## About this task:
Carry on the passage about headfirst-slide injuries in baseball, starting right after its final sentence.

## Text block:
Kinsler careened headfirst into third base and could have injured any number of body parts with his awkwardly reckless slide. Initially diagnosed as an intercostal strain, reports now indicate that Kinsler developed a stress reaction in his ribcage. This only means that both injuries are likely in play.
The intercostal muscles are muscles that run between the ribs and help form the chest wall. They are most active in respiration. The stress-reaction diagnosis means that the ribs themselves are involved. The term stress reaction indicates disruption to the bone that is not sufficient enough to damage the outer shell (cortex); the latter would result in fracture. In weight-bearing bones, stress reactions are often referred to as “fatigue damage.”
Simmons sprained his left thumb last month sliding into second base. He clearly didn’t learn a lesson after losing two months following a headfirst slide in 2012 which resulted in a broken pinkie finger. Even worse, Simmons was quoted as saying that he has no plans to stop the practice because “it’s just how I feel faster.” Well it may help him beat a tag now and then, but at what price?
Headfirst slides most commonly cause injury to the hands, head and upper body, while feet-first slides are more likely to cause traumatic injury to the lower extremities. It does seem that the headfirst method is more likely to land a player on the disabled list.
When four MLB players were injured from headfirst slides at the very start of the 2011 season, it appeared that there might be a push to get away from the practice.
Rafael Furcal fractured his thumb at third base, Josh Hamilton injured his shoulder at home plate, Yunel Escobar sustained a concussion trying to beat the tag on a triple and Ryan Zimmerman strained his abdominals diving for second. In only the third game of his college career in February of 2011, Arizona State outfielder Cory Hahn suffered a cervical spinal cord injury that has left him with limited use of his arms and paralysis from the chest down. A headfirst collision with the second baseman ended more than his baseball career.

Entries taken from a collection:
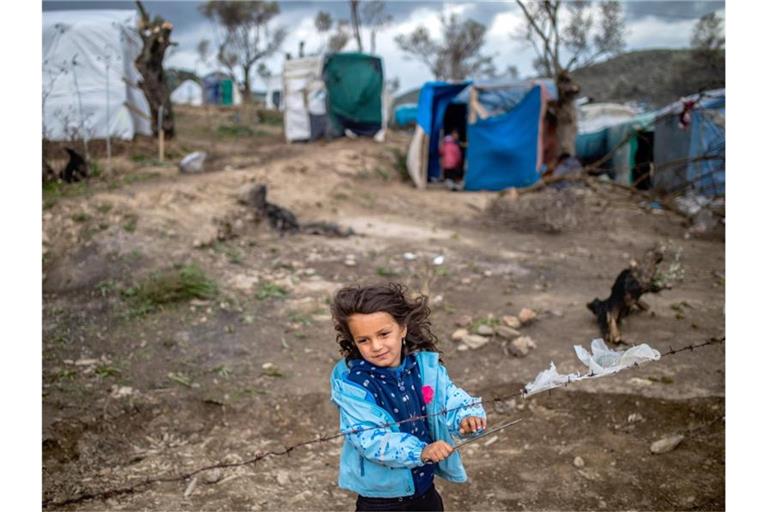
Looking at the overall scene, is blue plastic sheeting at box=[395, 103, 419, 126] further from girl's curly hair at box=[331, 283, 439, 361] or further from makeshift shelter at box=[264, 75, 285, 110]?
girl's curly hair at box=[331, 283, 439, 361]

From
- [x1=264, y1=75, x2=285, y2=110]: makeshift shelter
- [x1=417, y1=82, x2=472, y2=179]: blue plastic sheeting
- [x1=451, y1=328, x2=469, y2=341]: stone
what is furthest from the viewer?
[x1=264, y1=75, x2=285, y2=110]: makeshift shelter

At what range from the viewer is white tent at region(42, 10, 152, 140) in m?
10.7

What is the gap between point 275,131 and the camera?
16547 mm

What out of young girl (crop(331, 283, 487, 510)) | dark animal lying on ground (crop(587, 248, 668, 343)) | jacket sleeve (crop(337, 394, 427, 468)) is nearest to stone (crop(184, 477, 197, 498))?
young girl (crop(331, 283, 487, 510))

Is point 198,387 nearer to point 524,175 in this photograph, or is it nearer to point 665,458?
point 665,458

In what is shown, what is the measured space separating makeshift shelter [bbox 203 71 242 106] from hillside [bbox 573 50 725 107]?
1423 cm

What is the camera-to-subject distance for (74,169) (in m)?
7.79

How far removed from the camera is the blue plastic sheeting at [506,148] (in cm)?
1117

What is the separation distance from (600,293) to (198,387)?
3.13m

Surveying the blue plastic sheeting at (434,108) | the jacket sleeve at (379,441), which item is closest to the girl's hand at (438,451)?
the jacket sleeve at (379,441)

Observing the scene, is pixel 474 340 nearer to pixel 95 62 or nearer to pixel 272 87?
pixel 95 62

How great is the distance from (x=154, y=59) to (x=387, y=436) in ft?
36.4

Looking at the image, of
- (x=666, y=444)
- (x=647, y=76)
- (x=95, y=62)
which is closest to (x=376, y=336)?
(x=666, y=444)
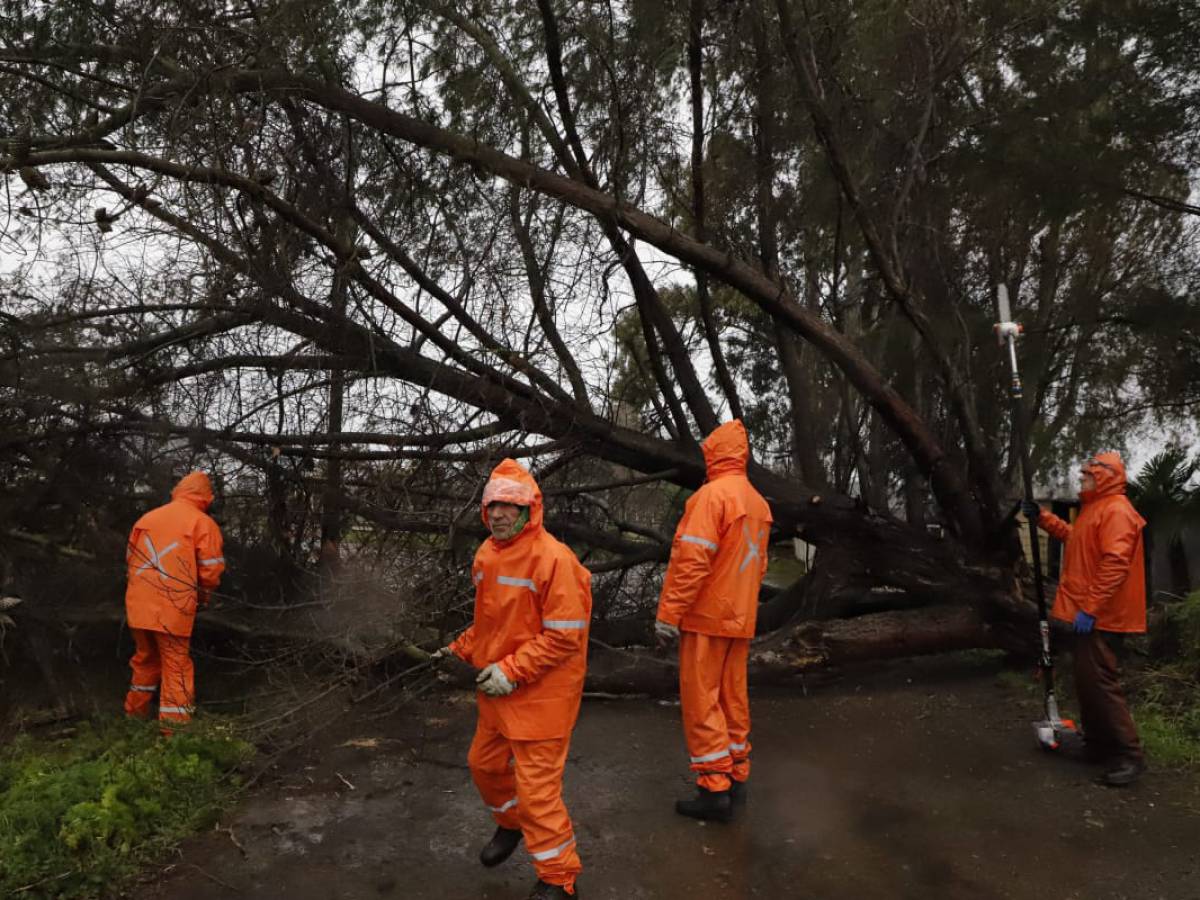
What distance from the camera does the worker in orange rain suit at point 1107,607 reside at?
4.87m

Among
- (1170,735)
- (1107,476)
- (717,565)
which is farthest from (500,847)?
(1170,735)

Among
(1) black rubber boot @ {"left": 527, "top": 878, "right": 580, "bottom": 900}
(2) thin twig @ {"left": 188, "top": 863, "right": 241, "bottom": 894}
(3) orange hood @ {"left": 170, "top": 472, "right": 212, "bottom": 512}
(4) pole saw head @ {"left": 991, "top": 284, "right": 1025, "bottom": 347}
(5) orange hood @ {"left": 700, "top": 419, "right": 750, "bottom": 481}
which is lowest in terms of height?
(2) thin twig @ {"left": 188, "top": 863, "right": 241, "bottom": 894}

...

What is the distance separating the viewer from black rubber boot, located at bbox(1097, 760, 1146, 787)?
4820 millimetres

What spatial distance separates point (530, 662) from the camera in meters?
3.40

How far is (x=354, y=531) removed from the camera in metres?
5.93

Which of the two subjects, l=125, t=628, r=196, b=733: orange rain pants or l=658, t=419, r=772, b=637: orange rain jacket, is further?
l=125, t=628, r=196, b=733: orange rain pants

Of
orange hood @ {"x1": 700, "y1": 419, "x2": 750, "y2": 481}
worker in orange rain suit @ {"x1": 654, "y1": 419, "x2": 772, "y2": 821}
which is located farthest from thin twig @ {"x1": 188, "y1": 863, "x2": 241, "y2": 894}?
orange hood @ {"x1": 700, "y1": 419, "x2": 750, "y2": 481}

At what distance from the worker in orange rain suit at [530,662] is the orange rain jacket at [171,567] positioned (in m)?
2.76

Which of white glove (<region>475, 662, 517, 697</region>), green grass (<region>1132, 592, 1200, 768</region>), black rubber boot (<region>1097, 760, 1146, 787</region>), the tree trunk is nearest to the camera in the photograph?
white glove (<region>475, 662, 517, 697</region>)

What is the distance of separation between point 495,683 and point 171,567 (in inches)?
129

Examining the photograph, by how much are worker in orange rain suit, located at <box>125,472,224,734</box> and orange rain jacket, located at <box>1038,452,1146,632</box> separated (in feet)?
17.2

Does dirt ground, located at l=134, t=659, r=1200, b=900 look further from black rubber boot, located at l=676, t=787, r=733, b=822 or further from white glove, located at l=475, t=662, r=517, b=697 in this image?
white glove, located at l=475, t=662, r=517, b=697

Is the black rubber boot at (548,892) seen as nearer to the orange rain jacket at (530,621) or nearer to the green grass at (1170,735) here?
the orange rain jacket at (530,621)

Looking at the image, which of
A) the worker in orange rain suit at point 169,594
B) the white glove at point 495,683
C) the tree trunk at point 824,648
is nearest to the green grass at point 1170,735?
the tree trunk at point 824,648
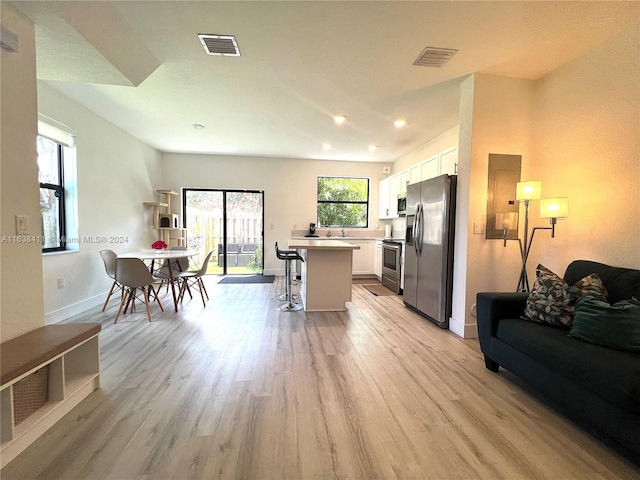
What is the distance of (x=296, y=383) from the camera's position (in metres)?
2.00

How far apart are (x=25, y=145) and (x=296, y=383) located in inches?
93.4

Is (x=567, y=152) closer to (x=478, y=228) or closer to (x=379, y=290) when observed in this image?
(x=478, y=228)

## Answer below:
The list goes on and on, with other repeat offenders including Chase Utley.
Studies have conflicted as to whether the headfirst slide even offers a speed advantage. A 2002 study reported in the American Journal of Sports Medicine concluded that there was no significant statistical difference in speed between the feet-first or headfirst slide. This controlled field study addressed players at levels ranging from little league through college.
More recently, David Peters, a mechanical engineer and professor at Washington University in St. Louis, has purported that the headfirst slide does offer a speed advantage for a variety of reasons relating to math and physics. However, even he feels that it is faster to run through the base rather than slide into first.
Davey Lopes, a leading base-stealer of his era, was quoted some time ago by MLB.com as saying that he doesn’t understand why players slide headfirst.
“I always felt too many bad things can happen going headfirst,” Lopes said. “You see an infielder who knows you’re coming in headfirst, he puts his knee down to block the bag. It’s perfectly legal to do that. It’s not dirty. The runner has to know he’s vulnerable going headfirst. You go feet-first, not many infielders are going to drop a knee down, I guarantee you.”